── Information provided

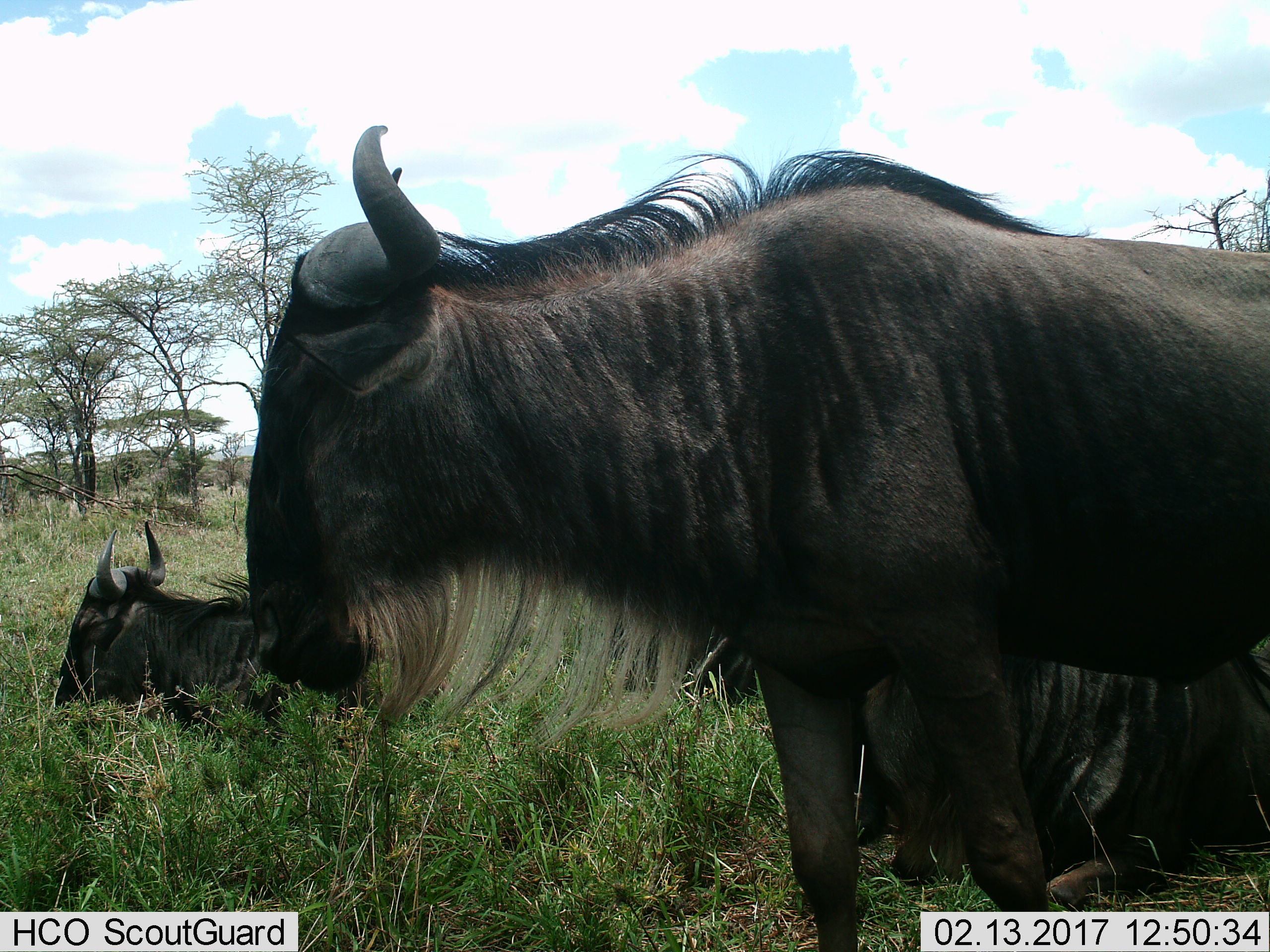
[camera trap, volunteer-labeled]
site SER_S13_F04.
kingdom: Animalia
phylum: Chordata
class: Mammalia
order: Artiodactyla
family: Bovidae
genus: Connochaetes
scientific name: Connochaetes taurinus taurinus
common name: blue wildebeest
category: wildebeestblue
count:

────

● **Task**:
Drop every picture, then write out the remaining entries above exactly as they appear.

● **The completed task**:
[camera trap, volunteer-labeled]
site SER_S13_F04.
kingdom: Animalia
phylum: Chordata
class: Mammalia
order: Artiodactyla
family: Bovidae
genus: Connochaetes
scientific name: Connochaetes taurinus taurinus
common name: blue wildebeest
category: wildebeestblue
count:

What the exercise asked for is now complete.